İlk tiyatro şenliği M.Ö. 534 yılında Atina'da yapılmıştır.
Türk Tiyatrosu Tanzimat dönemine kadar
geleneksel boyutta varlığını sürdürür.
Geleneksel tiyatromuzda dört
önemli tür vardır. Bunlar:
1. GÖLGE OYUNU(KARAGÖZ):Deriden kesilen ve tasvir
adı verilen birtakım şekillerin, arkadan ışık yardımıyla beyaz bir perde
üzerine yansıtılmasına dayanan bir gölge oyunudur.
2- ORTA OYUNU: Bir meydan ortasında
kişiler tarafından icra edilen, içinde müzik, dans, şarkı bulunan sözlü ve
doğaçlama bir oyundur.
3-MEDDAH:Methedici(övücü),taklitler yapıp hoş öyküler anlatarak halkı eğlendiren sanatçıya meddah
denir.Günümüzdeki stand-up gösterilerinin temeli demek doğru olur
4- KÖY SEYİRLİK OYUNLARI: Köylerde oynanan, önemli dönemlerde icra edilen,
oyuncularının köy halkından olduğu oyunlardır.
*Modern tiyatro, Türk
edebiyatına Tanzimat Dönemi’nde Batı’dan gelmiştir. Modern anlamda ilk
tiyatromuz Şinasi tarafından yazılan Şair Evlenmesi eseridir. Namık
Kemal’in Vatan yahut Silistre oyunu da sahnelenen ilk eserimiz olmuştur.

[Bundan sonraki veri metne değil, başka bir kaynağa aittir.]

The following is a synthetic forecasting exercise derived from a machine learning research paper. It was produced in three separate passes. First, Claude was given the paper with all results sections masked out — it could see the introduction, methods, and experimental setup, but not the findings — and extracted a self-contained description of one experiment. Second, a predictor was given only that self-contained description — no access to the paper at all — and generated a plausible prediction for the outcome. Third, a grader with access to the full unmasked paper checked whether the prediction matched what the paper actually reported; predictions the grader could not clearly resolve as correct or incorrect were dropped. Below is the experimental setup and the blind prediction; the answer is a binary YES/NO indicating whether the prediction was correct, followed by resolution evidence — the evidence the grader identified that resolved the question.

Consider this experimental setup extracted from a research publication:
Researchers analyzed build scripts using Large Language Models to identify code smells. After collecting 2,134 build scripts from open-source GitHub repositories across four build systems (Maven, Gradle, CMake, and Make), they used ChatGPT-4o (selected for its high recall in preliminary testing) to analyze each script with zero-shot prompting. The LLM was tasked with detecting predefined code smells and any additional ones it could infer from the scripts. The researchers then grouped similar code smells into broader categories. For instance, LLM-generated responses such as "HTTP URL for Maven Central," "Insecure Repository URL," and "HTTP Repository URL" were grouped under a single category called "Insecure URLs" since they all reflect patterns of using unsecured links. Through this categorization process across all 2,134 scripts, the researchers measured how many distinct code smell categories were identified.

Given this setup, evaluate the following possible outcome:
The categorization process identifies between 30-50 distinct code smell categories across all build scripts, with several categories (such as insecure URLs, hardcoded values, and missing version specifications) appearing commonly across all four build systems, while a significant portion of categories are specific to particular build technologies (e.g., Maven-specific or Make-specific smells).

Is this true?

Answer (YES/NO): NO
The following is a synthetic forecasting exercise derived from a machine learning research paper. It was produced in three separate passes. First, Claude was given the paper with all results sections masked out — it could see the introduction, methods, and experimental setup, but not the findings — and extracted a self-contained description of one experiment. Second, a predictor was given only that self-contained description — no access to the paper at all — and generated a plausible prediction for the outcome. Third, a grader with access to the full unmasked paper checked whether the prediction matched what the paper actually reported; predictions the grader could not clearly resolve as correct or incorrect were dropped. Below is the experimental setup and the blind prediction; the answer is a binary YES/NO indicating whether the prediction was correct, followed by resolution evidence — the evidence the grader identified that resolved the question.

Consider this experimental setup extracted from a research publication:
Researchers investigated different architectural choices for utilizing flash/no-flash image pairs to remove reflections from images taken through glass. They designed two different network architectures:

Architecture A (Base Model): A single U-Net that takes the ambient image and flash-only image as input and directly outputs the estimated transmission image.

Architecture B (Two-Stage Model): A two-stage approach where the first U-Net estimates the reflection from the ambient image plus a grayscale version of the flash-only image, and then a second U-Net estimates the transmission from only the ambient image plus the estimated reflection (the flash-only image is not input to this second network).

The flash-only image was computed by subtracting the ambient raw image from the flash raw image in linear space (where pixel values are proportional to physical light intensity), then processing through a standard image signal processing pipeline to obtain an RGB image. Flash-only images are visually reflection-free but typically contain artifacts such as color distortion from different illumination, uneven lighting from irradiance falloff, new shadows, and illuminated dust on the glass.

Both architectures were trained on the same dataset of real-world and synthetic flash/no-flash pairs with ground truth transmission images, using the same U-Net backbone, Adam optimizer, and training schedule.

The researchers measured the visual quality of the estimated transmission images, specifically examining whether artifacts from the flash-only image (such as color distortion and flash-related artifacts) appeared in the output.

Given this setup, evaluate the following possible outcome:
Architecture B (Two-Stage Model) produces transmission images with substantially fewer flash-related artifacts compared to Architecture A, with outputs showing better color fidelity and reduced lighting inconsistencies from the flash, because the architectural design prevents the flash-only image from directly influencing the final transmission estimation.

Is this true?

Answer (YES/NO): YES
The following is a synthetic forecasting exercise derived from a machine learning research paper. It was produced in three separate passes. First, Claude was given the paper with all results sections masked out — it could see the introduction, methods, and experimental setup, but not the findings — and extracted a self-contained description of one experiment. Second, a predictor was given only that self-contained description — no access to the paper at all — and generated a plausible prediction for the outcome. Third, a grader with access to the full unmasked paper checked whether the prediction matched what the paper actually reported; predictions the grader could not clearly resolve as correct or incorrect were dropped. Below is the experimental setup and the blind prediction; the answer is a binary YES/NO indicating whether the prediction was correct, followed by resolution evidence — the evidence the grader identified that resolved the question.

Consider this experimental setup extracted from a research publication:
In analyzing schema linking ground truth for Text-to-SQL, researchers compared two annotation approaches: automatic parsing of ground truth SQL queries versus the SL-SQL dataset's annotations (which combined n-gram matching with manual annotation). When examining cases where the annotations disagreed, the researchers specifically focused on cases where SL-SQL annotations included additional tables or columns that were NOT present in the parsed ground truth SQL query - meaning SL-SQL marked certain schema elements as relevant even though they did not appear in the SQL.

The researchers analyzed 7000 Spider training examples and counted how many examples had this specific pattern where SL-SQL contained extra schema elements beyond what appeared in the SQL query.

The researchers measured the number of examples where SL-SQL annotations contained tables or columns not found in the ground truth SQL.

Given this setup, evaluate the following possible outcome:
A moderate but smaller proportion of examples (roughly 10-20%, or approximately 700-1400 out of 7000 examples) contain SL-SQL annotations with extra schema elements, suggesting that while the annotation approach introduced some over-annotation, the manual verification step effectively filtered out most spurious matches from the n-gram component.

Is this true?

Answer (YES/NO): NO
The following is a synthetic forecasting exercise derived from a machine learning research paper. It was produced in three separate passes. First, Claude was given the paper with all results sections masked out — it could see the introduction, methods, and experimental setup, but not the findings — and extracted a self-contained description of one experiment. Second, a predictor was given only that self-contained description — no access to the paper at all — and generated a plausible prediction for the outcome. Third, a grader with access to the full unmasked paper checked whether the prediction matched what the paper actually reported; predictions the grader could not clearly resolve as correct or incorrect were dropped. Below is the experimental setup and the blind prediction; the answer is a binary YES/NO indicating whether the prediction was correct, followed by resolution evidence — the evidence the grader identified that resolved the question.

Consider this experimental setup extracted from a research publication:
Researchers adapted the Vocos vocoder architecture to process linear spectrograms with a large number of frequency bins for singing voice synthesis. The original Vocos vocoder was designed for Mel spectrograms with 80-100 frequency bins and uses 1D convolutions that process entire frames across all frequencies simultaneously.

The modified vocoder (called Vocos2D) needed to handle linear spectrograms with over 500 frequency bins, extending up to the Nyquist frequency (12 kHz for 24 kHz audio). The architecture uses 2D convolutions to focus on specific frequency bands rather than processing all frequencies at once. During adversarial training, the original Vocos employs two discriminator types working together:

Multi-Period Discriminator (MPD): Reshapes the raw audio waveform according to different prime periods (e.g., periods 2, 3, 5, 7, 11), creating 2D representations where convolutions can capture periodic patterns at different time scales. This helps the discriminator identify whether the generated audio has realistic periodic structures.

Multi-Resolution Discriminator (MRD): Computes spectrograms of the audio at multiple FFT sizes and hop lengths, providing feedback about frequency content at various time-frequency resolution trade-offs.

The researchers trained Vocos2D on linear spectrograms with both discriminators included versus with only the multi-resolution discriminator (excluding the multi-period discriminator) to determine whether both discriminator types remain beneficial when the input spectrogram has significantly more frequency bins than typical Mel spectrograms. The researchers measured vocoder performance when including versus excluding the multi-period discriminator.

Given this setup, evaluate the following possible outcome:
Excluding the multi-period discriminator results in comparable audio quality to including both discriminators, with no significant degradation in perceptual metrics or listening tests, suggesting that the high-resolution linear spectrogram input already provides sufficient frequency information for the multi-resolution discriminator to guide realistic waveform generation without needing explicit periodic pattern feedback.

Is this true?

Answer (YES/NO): NO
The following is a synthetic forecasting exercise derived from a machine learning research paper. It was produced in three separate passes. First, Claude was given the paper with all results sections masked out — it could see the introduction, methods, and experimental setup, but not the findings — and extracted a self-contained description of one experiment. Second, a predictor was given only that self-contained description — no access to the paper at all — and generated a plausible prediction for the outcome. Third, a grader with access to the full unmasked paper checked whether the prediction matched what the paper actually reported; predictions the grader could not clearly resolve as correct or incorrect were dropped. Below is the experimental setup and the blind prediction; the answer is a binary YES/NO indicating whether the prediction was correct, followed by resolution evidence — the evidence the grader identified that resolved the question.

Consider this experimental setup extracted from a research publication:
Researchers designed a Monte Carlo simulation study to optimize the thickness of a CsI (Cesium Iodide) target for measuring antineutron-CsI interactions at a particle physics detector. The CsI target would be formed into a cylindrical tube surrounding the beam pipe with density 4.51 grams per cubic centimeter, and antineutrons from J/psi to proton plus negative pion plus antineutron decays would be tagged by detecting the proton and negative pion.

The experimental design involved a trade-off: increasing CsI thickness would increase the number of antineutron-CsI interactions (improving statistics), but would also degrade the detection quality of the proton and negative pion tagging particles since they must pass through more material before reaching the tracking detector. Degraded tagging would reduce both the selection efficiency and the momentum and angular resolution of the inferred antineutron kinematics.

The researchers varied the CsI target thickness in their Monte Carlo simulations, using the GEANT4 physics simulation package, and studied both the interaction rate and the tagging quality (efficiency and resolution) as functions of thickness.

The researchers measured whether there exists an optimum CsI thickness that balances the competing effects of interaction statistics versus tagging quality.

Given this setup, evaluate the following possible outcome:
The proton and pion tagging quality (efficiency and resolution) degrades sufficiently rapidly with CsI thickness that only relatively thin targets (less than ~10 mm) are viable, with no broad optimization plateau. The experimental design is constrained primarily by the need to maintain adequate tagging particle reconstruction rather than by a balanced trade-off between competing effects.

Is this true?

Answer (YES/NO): NO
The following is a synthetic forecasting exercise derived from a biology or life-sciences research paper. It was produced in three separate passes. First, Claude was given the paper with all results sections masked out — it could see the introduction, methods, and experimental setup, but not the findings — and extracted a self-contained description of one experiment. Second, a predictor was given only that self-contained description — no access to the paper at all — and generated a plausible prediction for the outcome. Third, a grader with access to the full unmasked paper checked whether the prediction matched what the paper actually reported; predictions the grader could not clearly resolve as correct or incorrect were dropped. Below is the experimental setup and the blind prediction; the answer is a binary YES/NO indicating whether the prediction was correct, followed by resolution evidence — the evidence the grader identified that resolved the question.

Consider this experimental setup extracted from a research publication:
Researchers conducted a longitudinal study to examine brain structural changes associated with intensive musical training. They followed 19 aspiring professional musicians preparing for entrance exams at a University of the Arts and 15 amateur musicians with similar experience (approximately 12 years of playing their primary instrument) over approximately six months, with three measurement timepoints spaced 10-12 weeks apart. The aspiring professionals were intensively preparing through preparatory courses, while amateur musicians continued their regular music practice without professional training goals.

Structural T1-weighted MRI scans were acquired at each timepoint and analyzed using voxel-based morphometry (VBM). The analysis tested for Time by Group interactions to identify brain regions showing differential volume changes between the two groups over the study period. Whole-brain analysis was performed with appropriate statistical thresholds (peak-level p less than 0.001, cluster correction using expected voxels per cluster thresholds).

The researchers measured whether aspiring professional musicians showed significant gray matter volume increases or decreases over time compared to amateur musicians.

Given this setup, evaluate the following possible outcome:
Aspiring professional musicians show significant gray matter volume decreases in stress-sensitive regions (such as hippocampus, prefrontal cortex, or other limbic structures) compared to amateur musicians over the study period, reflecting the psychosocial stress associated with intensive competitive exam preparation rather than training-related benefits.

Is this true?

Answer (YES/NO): NO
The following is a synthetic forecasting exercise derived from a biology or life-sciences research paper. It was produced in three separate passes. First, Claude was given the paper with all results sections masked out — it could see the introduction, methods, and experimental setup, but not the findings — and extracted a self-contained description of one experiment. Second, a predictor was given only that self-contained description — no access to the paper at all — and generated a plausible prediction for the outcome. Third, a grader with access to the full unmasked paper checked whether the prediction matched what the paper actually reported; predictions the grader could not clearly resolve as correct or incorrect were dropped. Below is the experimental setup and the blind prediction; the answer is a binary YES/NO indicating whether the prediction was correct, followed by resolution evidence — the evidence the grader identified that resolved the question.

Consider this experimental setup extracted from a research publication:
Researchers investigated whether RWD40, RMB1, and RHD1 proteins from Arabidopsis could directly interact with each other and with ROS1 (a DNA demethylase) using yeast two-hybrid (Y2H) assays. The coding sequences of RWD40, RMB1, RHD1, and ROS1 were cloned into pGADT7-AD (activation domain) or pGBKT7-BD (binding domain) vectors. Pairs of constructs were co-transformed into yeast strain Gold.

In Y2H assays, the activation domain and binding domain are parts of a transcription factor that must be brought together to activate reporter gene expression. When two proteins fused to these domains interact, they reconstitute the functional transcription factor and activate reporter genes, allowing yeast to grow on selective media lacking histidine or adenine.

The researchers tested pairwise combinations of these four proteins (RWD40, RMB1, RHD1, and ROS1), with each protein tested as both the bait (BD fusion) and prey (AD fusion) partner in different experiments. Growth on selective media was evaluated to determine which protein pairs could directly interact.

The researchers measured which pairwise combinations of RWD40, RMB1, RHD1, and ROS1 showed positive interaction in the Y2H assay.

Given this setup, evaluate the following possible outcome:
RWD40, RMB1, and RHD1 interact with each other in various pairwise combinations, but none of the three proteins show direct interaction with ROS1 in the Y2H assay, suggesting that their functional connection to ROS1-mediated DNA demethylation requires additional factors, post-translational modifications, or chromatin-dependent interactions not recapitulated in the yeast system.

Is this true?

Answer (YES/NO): NO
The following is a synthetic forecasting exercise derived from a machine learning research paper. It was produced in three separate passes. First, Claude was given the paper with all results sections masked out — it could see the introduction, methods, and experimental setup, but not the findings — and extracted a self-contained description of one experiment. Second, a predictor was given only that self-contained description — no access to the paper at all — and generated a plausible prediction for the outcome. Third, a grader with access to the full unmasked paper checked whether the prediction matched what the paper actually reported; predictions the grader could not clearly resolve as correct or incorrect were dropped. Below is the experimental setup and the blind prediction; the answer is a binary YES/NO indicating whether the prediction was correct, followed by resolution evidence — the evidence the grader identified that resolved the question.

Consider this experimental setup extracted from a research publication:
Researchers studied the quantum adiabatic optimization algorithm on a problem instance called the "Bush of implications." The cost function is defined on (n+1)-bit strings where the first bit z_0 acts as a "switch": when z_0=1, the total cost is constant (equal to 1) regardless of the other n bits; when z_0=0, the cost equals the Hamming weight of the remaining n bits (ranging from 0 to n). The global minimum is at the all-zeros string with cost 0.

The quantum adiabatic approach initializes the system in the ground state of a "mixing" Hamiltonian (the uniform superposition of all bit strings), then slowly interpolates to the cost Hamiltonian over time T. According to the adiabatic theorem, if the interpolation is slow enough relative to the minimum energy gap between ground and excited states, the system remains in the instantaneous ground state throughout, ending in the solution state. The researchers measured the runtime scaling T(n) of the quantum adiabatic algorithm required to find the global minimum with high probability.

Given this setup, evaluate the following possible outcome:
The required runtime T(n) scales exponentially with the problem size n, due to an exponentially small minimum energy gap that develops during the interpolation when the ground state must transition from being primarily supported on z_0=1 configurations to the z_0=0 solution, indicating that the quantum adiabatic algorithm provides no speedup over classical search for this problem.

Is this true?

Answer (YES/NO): NO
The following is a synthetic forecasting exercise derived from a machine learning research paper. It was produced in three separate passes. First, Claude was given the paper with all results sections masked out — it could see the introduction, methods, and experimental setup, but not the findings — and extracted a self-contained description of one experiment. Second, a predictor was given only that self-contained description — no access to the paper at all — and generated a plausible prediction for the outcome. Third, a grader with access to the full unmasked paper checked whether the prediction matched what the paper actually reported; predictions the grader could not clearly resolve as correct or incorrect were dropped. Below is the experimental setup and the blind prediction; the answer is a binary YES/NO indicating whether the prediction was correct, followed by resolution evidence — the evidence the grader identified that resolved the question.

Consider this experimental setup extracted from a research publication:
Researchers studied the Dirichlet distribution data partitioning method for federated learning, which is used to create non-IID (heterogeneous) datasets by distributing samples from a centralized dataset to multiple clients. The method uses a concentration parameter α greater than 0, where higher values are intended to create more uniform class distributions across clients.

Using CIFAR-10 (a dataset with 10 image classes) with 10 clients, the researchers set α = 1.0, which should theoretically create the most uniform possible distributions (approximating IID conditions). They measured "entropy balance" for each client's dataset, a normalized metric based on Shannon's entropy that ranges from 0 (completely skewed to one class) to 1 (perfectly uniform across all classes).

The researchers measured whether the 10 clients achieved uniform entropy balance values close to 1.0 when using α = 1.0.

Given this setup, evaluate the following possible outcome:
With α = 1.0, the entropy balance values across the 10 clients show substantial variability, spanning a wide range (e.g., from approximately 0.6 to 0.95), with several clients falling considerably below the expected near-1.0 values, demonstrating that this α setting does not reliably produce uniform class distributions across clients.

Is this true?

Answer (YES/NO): NO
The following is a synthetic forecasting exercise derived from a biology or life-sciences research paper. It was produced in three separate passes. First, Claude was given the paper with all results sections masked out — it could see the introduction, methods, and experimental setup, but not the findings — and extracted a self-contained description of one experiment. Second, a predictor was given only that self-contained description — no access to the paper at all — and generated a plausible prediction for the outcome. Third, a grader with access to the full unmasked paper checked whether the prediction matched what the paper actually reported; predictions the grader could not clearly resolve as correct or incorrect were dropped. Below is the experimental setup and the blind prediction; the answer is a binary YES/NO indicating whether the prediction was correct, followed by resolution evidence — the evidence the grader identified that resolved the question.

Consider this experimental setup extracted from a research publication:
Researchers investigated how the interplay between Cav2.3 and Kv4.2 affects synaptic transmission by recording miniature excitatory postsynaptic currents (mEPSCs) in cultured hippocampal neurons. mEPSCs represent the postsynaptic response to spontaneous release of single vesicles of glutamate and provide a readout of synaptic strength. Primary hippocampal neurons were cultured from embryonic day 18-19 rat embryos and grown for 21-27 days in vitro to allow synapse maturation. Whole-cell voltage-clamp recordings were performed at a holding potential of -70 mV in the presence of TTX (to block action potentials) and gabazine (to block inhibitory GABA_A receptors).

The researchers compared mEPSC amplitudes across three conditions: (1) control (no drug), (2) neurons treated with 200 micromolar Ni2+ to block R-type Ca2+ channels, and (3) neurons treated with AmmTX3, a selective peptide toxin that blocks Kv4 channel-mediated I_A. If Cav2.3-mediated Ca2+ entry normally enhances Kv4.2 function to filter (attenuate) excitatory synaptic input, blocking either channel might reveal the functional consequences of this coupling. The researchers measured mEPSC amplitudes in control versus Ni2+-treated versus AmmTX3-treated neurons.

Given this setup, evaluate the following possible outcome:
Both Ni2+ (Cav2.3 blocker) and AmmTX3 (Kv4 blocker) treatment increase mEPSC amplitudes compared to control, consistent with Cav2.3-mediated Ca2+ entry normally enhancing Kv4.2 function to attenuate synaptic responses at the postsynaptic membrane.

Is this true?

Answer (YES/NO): YES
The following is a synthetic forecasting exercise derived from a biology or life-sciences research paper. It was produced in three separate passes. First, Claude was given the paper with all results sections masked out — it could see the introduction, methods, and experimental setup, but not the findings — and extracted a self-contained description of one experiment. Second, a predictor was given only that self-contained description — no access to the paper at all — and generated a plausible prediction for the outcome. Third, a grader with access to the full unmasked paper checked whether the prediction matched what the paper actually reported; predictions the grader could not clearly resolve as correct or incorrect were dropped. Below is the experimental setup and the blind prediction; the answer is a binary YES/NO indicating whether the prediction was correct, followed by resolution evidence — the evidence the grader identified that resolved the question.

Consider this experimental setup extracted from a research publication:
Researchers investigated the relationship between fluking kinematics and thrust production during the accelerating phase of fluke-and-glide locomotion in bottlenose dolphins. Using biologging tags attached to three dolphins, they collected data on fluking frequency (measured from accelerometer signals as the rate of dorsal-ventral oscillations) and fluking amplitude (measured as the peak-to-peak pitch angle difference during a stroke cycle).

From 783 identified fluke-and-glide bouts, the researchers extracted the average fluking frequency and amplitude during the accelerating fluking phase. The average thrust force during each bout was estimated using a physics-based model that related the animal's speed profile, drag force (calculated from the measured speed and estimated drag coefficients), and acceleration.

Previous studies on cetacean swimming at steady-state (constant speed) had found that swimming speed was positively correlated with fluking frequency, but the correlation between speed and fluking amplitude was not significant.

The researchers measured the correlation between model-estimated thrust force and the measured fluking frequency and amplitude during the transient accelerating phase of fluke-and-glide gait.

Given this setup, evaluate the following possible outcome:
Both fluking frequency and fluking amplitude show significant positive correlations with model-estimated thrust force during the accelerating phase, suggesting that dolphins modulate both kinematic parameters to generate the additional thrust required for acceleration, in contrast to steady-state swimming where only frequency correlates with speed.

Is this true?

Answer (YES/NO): YES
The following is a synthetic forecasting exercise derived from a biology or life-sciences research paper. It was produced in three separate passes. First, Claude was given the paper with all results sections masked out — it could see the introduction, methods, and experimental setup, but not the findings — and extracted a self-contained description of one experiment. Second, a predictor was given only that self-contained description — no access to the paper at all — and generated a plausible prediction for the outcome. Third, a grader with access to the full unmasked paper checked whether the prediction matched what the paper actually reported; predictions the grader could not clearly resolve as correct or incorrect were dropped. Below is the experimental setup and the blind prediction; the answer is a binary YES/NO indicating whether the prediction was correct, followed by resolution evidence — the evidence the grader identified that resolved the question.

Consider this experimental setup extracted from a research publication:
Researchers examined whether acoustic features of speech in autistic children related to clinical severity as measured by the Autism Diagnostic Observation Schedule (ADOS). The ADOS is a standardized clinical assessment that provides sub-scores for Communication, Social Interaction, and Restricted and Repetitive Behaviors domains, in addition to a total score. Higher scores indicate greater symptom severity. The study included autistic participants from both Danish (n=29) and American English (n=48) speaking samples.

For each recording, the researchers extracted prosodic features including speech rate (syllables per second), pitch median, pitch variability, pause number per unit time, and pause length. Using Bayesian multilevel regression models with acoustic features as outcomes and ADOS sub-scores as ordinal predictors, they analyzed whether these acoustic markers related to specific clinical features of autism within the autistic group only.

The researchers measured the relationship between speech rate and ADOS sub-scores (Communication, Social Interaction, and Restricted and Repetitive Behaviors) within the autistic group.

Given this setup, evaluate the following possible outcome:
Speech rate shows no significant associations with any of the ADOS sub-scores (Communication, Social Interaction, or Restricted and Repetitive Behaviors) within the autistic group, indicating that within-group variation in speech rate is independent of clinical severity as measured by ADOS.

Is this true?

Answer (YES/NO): NO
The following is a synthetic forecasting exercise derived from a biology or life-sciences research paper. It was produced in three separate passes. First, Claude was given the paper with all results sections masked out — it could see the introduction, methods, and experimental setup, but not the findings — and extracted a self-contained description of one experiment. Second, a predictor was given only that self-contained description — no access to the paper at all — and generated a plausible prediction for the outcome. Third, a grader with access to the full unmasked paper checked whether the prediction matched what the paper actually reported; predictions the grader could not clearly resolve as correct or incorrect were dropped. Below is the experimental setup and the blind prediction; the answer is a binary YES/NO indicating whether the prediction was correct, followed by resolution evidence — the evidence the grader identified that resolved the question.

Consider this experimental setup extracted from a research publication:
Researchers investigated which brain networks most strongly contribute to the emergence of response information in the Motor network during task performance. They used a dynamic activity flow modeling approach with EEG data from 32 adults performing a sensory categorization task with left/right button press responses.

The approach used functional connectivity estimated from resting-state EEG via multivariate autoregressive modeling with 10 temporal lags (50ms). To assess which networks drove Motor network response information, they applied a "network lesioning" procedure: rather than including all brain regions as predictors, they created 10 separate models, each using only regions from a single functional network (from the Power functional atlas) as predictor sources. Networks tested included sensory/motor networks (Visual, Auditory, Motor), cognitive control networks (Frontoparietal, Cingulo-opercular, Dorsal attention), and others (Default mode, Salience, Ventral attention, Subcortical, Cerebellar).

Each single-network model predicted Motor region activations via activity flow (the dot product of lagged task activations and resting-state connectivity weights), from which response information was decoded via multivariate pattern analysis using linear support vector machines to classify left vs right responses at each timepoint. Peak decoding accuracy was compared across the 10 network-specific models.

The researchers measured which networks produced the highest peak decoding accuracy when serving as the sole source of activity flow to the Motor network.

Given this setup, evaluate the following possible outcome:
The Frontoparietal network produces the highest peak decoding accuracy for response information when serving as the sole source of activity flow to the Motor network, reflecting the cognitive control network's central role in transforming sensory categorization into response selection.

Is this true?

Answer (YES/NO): NO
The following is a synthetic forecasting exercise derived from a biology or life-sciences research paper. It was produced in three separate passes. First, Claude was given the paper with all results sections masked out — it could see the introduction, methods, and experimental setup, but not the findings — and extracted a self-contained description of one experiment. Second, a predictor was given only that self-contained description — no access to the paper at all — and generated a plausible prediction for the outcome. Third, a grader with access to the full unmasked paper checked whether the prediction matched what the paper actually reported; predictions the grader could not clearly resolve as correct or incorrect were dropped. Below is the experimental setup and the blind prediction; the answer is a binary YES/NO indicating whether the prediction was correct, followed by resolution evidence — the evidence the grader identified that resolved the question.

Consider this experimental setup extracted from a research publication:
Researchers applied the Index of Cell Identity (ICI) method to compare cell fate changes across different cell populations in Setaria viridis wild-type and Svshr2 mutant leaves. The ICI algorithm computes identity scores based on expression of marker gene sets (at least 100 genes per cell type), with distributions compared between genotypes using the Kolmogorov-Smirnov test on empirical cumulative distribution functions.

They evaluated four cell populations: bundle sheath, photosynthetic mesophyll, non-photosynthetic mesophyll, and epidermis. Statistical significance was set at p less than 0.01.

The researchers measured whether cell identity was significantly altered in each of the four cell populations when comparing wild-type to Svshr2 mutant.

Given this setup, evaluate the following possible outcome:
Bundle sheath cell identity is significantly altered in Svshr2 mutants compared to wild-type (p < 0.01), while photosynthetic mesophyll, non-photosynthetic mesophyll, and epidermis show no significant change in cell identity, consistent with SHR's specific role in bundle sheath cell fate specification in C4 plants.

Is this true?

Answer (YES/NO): NO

Tanzimat Dönemi’nde Ahmet Mithat Efendi, Recaizade Mahmut Ekrem, Abdülhak Hamit
Tarhan, Ahmet Vefik Paşa, Güllü Agop gibi sanatçılar tiyatro türünde önemli
çalışmalar yapmışlardır.
*Servetifünun Dönemi’nde İstibdat dönemi nedeniyle yavaş da olsa
tiyatro türü gelişimini sürdürmüştür.
*Fecriati Dönemi’nde geri planda kalan tiyatro,
Millî Edebiyat Dönemi’nde ön plana çıkmıştır. İlk kadın oyuncu Afife
Jale bu dönemde sahneye çıkar. Musahipzade Celal bu dönemin en önemli
tiyatro yazarlarındandır.
*19. yüzyılın sonlarıyla 20. yüzyılın başlarında
altın çağını yaşayan ortaoyunu, Tanzimat'ta benimsenmeye başlayan Batı modelindeki
tiyatro ile uzun süre yarışmış, Cumhuriyet'ten sonraysa öbür geleneksel
türlerle birlikte silinmeye yüz tutmuştur.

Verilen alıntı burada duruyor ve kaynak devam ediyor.